Chicha is the name of a corn-based liquor the Incas distilled in the days before The Conquest, and the word's mysterious, boozy etymology makes it perfect for the musical style that bears its name. Chicha --the music -- was spontaneously distilled during the culture clash of the '60s when the Indian population of the Peruvian Amazon blended Columbian cumbias with American rock & roll, particularly the twang heavy sound of surf music. With cheap electric instruments, Amazon Indians used the syncopated beat of cumbia as the foundation for melodies that sound to western ears like Andean folk music played on electric guitar supported by Tex-Mex style Farfisa. When the Indians moved to Lima, chicha became a thriving subgenre, but since the '70s the style has been dying out.
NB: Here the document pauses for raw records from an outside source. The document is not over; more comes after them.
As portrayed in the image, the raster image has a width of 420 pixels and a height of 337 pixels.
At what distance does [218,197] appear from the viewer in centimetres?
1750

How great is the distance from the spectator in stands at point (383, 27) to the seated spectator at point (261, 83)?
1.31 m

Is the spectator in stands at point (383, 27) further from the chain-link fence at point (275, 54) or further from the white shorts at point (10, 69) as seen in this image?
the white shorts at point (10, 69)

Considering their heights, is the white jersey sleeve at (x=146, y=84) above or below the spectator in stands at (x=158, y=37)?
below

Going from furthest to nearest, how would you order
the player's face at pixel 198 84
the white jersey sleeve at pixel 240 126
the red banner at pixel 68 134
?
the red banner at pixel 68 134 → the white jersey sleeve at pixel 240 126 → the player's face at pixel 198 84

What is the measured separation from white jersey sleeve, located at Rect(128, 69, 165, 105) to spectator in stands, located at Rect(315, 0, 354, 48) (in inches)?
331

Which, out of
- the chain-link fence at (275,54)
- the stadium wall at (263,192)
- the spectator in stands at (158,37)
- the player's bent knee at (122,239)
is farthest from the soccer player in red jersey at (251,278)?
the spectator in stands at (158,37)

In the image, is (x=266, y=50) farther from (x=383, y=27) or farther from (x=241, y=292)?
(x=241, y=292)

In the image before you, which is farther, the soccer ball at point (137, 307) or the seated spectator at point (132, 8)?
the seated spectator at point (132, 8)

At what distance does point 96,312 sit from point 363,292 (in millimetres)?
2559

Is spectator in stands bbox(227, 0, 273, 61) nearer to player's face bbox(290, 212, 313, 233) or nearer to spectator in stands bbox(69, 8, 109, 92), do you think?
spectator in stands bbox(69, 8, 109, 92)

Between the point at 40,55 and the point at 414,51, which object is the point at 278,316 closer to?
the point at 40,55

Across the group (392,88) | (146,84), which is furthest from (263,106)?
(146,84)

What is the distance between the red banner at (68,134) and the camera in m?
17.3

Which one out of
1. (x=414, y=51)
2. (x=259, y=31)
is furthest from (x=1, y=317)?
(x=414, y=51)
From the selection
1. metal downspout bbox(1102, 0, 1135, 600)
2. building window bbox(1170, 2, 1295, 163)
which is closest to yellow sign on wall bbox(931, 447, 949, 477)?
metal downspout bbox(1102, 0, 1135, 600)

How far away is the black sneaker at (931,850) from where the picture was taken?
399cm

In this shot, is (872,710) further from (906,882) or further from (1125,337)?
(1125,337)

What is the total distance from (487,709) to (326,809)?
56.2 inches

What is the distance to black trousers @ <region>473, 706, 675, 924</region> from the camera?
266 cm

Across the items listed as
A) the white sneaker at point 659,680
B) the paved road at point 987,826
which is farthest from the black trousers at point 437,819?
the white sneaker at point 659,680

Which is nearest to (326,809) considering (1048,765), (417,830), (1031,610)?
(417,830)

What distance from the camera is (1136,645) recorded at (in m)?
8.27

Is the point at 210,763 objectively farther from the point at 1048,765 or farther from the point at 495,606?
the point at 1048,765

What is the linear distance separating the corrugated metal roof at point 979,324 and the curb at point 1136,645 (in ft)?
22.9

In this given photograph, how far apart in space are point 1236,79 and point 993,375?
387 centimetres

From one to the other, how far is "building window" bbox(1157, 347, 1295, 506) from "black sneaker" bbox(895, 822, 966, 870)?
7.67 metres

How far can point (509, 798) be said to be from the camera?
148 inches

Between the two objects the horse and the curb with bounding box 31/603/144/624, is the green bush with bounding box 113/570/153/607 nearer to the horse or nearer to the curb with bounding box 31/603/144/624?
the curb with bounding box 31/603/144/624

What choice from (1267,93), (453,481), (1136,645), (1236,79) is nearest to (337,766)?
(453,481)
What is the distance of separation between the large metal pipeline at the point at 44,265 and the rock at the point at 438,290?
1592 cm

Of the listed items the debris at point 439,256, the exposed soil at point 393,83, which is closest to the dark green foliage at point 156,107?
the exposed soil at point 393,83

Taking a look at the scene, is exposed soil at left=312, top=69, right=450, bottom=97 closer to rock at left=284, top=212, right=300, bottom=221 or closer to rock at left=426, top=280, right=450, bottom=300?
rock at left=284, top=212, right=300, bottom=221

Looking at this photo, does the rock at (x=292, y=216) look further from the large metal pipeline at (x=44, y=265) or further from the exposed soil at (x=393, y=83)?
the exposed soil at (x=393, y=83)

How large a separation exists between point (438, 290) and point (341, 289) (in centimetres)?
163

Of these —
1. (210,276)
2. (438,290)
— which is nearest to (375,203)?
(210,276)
Olivier Conan, owner of New York's Barbés nightclub and record label, discovered the music on a 2005 trip to Peru. In 2007, he put out a compilation called
The Roots of Chicha. The music so captivated New York's downtown crowd that he put together
Chicha Libre, a combo comprised of New York's musical scene makers, and started playing the old hits, and some new compositions, to packed houses. Part of the charm of the old chicha recordings had to do with their distorted, lo-fi approach, something that you can't match in a Manhattan recording studio. Nonetheless,
Sonido Amazonico!, named after a hit by the chicha band
Los Mirlos, is a sunny, upbeat collection guaranteed to bring a silly smile to your face. Vincent Douglas' plays a twangy guitar and
Josh Camp plays a rare Hohner Electravox, an accordion-like instrument that sounds like a '70s Farfisa, anchor the band's timeless sound (the Electrovox is an electric hybrid; no air passes through it).